# Advice for extra storage on Nvidia Shield TV



## redundantslurs (Dec 5, 2015)

So, I bought the Shield TV during the Black Friday promo for $150 (the base model not the pro).  Question I have is, How much of a speed difference is there between getting a Samsung T1 portable 250gigs drive USB3.0 over the Samsung 64GB Pro+ USH-1 micro SDXC U3 card?  I'm new to the whole Android TV ecosystem and just recently started to mess around with KODI.   Will the Shield TV allow me to install games and apps to the external drives or are they just for media?  Maybe, I should have just bought the PRO version and not have any headaches at all.  Any advice, suggestions and insight is welcomed, thanks.


----------



## flmatter (Dec 6, 2015)

I bought one as well but have not installed many apps yet. Most of what you can install on it is available thru the already installed google store/play app.
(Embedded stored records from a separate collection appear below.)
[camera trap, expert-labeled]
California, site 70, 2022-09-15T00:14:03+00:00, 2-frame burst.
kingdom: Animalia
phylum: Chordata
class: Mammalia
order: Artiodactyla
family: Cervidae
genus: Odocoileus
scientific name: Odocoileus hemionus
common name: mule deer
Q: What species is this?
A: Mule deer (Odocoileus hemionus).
There is a geforece app that wants your money to download games and such from NVidia as well.    I am mainly using it for media and have yet to fill up the 64 gig micro sd I installed.  As for your speed question the usb should be faster than the ush-1.  But you will not noticed it.


----------



## redundantslurs (Dec 6, 2015)

Thank you much flmatter.  Yeah, the Samsung T1 does have a bigger price premium over the micro sd card so I think I'm just gonna go with the sd card.  Here's another question I have, since you say the the speed difference is not that noticeable b/w usb and sd card, does that also apply to sd cards?  The Samsung Pro+ series is way pricier than the EVO+ series.  Would getting the EVO+ series 128GB a smarter buy since its only $45 vs the PRO+ 64GB for $40?


----------



## flmatter (Dec 6, 2015)

Definitely go bigger if the price point is that close. Plus you will not be using up one of the 2 usb ports you have.


----------



## redundantslurs (Dec 6, 2015)

I appreciate your input very much, going with the EVO+ since its on sale right now, thanks.


----------